#### [TAREA]
Según el texto sobre el disco de Los Vega, ¿cuántas generaciones abarca la estirpe familiar de Los Vega?

#### [FRAGMENTO DE TEXTO]
La puesta en acción de los instrumentos musicales, dentro de los cuales bullen en sonidos la vida y la memoria, nos remiten a sus sitios de origen, a su espacio vital, a una fuente de aguas en donde su presencia es indispensable: las fiestas populares del sur de Veracruz. Avíos cadenciosos que, sorprendidos en sus momentos de reposo, guardan en sus cajas sonoras una secuencia de tiempos pasados y presentes.

Estamos aquí ante un disco excepcional por su calidad y armonización; de búsquedas a partir de lo tradicional; ante la leyenda de una dinastía de la cuenca ribereña aledaña a Los Tuxtlas: Los Vega. La estirpe familiar de cinco generaciones que ha perpetuado el renacimiento de los sones y que se ha vuelto a cobijar bajo la sombra de sus árboles fundadores. Pero Los Vega no sólo representan la continuidad del son campirano en la mejor de sus vertientes sino que son producto también de los ambientes urbanos en que se despliegan sus últimas ramas, incorporando por lo mismo, muchas novedades y sorpresas.

#### [ENTRADAS PROPORCIONADAS]
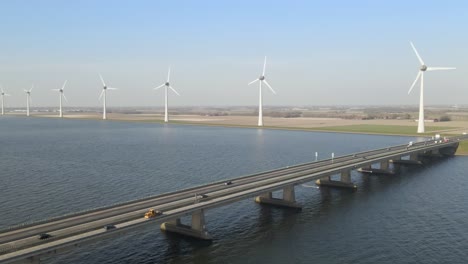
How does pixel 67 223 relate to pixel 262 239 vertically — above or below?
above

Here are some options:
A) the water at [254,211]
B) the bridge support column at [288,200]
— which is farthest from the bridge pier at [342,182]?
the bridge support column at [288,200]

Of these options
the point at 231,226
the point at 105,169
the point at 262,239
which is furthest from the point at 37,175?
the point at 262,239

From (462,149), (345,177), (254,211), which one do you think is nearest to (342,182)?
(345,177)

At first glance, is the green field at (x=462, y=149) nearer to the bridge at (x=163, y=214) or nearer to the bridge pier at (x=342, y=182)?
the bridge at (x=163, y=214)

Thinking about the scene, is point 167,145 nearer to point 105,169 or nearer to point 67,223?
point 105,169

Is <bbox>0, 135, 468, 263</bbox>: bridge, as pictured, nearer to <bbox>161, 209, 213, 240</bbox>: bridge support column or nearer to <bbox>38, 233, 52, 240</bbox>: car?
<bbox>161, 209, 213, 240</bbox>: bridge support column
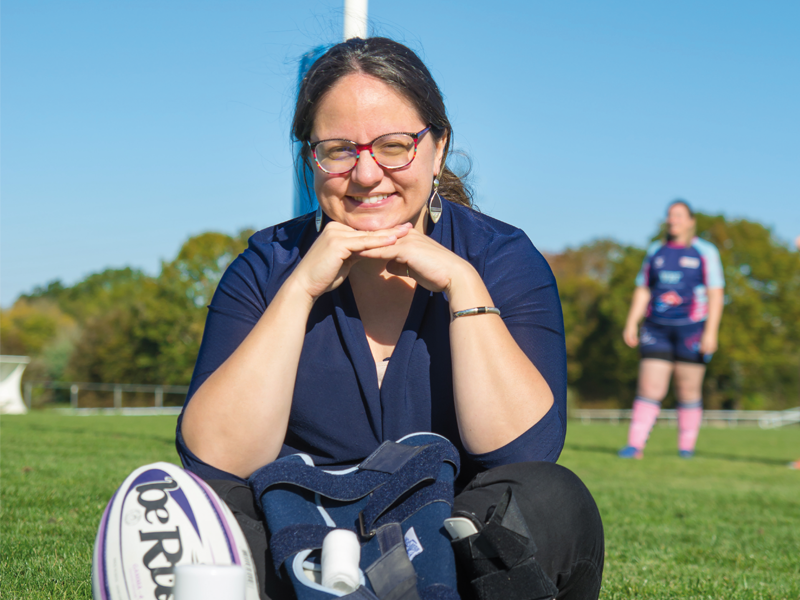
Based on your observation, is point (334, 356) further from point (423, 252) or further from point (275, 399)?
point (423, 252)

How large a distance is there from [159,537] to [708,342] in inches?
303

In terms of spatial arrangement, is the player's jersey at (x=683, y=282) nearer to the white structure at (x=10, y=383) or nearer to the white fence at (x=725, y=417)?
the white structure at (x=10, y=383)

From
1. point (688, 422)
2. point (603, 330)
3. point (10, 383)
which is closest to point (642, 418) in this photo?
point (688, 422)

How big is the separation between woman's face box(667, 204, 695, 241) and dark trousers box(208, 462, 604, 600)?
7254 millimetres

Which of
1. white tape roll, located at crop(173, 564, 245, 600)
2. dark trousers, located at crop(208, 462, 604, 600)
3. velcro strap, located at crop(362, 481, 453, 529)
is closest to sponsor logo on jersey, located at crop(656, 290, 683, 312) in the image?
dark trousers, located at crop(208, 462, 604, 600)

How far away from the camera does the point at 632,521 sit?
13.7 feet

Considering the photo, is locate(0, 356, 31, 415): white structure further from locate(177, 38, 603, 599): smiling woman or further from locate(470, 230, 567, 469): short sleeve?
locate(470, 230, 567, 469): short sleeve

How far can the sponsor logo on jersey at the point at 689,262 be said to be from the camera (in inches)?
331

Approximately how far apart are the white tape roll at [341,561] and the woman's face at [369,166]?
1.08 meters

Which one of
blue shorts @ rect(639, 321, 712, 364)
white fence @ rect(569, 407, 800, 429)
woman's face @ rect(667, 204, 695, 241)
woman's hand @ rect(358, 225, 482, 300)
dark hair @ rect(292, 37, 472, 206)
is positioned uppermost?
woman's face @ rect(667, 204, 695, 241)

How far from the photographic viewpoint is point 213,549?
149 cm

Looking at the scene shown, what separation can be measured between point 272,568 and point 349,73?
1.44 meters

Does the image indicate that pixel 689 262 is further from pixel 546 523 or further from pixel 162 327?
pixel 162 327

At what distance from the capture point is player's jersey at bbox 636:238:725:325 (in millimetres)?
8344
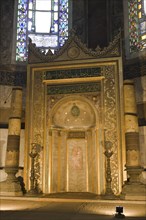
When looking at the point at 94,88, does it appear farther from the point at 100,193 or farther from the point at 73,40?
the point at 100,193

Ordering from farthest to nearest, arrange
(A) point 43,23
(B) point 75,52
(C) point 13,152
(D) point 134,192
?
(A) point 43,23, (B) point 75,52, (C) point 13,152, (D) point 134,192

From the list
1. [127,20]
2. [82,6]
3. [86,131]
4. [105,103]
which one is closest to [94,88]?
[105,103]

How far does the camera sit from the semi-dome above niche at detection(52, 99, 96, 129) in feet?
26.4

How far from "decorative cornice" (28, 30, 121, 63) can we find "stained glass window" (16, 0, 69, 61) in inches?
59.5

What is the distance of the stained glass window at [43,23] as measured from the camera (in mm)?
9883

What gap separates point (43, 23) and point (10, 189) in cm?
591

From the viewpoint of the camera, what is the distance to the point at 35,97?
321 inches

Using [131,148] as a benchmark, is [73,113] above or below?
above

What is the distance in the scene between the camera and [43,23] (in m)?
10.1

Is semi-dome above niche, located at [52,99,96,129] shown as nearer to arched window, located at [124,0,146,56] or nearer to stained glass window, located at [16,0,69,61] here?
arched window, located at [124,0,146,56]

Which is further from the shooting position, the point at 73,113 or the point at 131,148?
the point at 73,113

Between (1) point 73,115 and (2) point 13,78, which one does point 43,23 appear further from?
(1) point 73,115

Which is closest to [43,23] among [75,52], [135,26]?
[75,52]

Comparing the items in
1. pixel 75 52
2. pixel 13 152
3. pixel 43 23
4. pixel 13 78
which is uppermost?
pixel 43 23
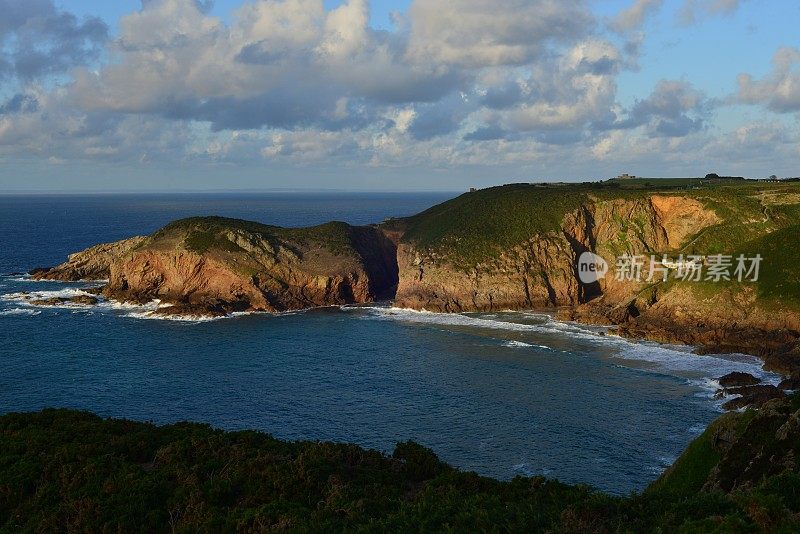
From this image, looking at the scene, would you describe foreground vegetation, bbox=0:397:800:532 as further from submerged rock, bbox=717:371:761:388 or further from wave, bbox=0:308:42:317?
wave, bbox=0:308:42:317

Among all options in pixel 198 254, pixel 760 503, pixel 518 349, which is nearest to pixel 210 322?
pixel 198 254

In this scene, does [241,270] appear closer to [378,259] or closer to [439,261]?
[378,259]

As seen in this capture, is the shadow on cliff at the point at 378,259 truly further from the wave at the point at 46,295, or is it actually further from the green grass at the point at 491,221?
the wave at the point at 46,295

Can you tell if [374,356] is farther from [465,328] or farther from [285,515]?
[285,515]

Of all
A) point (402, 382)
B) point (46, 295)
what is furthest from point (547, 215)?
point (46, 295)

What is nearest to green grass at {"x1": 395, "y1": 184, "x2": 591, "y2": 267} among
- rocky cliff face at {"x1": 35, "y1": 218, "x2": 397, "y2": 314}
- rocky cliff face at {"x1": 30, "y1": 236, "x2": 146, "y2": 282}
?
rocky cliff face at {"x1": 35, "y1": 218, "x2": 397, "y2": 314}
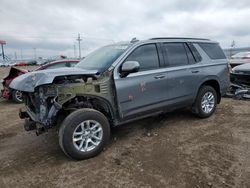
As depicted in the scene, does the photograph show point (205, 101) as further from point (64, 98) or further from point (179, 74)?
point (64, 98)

#### [SOLUCIÓN]
La estirpe familiar de Los Vega abarca cinco generaciones.